As previously mentioned, Goldman Sachs' traders and investment bankers happened to be working for SVB at the same time, but there was a wall between them and they didn't know what the other was doing.
This "dual role" has aroused the suspicion of regulators. Bankers and bank lawyers have said that banks rarely serve as both advisers to a company and buyers of its assets, unless it is during a financial crisis. Goldman Sachs previously announced in May that "various government agencies" were investigating and questioning its role in the failed capital increase and securities sales at SVB.
Sources said that Goldman Sachs told SVB executives that if they wanted to raise funds, SVB had to sell some or all of its securities portfolio to show their need for funds. SVB's former CEO, Greg Becker, expressed the same view to the Senate Banking Committee in May of this year.
Both sides were worried that SVB's problems would be exposed to the public. Sources also said that SVB executives decided not to publicly sell the securities portfolio because they were afraid the market would know they were in trouble.

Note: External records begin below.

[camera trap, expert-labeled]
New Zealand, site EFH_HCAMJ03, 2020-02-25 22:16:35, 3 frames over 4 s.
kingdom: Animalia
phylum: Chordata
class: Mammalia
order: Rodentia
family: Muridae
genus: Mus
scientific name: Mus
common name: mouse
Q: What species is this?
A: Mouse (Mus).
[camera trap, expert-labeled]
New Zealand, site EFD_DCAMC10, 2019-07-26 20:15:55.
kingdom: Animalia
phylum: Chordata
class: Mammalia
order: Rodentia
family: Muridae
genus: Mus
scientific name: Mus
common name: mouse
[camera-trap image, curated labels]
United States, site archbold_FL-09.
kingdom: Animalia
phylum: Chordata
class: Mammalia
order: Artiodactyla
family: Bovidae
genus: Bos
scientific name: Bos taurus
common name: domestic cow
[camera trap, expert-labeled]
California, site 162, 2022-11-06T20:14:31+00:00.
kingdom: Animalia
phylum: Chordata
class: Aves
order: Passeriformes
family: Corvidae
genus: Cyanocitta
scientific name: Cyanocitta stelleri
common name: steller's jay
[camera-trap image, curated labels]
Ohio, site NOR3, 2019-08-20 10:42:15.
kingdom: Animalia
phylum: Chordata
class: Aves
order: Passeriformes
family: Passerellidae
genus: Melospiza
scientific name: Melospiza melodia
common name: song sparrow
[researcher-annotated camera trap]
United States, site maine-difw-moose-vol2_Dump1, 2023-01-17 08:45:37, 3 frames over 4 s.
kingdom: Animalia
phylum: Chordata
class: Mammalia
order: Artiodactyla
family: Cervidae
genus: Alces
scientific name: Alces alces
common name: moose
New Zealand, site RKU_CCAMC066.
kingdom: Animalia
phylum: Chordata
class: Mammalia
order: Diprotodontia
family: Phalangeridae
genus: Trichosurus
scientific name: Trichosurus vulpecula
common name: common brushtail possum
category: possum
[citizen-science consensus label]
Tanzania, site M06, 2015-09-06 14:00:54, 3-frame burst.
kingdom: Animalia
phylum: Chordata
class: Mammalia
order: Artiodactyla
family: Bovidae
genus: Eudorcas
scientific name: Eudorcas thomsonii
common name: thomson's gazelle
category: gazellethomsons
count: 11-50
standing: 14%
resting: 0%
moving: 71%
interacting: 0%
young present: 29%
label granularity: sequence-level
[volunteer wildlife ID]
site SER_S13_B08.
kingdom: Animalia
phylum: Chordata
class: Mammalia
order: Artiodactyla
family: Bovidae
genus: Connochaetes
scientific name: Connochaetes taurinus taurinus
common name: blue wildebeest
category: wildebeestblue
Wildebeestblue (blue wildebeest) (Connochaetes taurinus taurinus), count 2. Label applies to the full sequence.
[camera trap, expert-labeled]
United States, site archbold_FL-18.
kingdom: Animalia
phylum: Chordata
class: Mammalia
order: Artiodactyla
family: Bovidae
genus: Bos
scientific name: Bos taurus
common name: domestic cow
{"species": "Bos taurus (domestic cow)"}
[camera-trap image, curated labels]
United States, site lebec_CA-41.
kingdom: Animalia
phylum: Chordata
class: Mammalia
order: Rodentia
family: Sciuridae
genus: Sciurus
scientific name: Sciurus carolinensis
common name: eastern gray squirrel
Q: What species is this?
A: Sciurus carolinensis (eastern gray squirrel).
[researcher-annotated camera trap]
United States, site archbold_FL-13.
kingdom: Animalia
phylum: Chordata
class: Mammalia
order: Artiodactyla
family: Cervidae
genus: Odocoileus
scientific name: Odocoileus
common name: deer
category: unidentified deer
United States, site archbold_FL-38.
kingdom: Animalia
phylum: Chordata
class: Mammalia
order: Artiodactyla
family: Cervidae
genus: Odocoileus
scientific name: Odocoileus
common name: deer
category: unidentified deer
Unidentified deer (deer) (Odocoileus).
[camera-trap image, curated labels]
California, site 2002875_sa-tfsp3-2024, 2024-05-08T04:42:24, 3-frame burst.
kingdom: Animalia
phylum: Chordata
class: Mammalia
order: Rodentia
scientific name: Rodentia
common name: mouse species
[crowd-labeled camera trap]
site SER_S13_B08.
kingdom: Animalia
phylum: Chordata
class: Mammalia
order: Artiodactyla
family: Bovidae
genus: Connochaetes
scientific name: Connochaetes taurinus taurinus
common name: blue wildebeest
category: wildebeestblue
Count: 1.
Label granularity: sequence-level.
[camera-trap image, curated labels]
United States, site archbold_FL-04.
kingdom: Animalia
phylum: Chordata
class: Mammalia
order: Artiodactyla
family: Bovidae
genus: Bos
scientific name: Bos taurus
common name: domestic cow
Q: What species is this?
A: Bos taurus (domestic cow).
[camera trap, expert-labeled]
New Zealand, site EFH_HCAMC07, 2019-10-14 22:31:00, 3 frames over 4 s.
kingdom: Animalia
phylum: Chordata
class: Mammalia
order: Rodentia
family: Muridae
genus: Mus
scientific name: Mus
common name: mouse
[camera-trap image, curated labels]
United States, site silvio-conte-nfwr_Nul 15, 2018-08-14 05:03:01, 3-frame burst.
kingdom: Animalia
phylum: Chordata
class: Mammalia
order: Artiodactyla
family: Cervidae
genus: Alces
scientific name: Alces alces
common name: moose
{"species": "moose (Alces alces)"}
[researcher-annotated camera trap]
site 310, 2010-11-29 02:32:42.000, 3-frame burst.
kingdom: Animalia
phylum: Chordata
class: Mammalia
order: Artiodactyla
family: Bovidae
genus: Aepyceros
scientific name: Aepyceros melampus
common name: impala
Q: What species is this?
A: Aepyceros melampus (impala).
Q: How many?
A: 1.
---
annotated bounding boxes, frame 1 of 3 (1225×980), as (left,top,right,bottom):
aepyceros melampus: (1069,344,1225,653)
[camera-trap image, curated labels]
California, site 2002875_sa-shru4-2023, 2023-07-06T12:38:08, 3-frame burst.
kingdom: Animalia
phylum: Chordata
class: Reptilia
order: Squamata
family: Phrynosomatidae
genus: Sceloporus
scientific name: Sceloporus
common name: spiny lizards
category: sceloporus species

A Goldman Sachs spokesperson reiterated that Goldman Sachs assisted SVB in the proposed financing and subsequently purchased a group of securities from them. Prior to the transaction, Goldman Sachs informed SVB in writing that it would not act as their sales advisor and that SVB should not rely on any advice from the bank in this regard, but should hire a third-party financial advisor.
On March 8, SVB announced that it had lost $1.8 billion in the process of selling its debt securities and announced that it would raise funds by selling stocks. After SVB publicly disclosed its loss information and other negative news (including Moody's rating downgrade), its stock price fell sharply and depositors began to withdraw their deposits. Goldman Sachs spokesperson said that after purchasing SVB's securities portfolio in March, Goldman Sachs began to gradually sell these securities. In early May, the bank stated that it expected to earn less than $50 million in revenue after selling the entire investment portfolio.